→ **Data for review**:
+ + +
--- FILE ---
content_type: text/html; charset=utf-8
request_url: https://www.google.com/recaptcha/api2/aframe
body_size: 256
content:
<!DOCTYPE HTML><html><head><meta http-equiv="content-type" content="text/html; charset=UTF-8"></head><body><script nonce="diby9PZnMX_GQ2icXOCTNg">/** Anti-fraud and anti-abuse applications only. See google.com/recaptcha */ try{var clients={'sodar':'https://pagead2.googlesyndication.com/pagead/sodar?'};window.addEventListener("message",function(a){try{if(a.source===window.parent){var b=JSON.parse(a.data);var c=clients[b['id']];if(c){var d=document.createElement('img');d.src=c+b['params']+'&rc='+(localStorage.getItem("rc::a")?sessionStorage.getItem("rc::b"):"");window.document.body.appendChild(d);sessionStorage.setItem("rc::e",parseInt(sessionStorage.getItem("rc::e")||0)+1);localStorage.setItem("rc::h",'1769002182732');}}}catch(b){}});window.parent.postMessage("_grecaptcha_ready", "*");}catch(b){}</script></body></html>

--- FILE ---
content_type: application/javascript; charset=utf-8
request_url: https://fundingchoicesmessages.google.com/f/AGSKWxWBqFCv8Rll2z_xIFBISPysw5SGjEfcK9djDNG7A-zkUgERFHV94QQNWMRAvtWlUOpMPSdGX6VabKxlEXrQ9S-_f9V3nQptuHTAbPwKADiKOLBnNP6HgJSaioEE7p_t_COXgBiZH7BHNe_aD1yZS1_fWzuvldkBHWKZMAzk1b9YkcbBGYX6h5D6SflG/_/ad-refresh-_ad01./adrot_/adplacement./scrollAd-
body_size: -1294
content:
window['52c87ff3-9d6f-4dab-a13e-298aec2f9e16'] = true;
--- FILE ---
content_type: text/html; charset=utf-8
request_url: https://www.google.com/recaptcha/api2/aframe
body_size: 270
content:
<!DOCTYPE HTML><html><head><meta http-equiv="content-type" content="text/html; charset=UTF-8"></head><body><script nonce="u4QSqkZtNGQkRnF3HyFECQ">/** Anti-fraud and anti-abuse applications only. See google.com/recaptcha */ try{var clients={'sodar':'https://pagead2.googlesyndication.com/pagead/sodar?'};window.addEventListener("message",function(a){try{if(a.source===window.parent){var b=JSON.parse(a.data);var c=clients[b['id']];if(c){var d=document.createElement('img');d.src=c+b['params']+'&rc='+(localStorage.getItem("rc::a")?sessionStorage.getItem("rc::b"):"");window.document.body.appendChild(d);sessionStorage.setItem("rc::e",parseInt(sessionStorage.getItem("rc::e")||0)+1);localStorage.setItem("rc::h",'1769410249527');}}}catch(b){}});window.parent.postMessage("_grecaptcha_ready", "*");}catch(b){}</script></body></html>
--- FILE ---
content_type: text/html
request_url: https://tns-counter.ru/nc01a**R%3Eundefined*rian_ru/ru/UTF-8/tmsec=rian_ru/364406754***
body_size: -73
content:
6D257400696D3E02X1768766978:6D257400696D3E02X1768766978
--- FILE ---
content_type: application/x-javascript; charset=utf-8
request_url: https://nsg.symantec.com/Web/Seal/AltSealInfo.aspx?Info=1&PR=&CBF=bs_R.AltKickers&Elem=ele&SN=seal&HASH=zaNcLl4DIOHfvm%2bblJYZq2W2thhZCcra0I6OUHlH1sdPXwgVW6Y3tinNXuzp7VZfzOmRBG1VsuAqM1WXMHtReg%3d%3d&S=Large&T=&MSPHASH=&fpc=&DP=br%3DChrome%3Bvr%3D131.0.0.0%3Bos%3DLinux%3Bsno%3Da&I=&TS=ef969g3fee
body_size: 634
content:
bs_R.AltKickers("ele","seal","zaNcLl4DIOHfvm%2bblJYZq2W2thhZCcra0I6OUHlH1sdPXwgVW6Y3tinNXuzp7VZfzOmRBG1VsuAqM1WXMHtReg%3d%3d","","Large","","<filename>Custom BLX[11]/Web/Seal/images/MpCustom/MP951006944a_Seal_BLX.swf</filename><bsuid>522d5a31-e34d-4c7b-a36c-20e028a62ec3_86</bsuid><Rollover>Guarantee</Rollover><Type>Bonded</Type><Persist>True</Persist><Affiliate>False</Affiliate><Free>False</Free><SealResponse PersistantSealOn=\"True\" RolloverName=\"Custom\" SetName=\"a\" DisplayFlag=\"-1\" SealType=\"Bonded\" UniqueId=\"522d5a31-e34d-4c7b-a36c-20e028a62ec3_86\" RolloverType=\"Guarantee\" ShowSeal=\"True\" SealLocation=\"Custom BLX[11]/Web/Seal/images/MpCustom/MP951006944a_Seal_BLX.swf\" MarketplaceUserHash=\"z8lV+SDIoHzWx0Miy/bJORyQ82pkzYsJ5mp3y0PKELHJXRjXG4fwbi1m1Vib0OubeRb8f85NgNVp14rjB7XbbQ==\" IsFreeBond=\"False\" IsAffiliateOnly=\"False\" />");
+ + +
→ **Exercise brief**:
Collect from the data above every line that includes "javascript".

→ **Result of the task**:
content_type: application/javascript; charset=utf-8
content_type: application/x-javascript; charset=utf-8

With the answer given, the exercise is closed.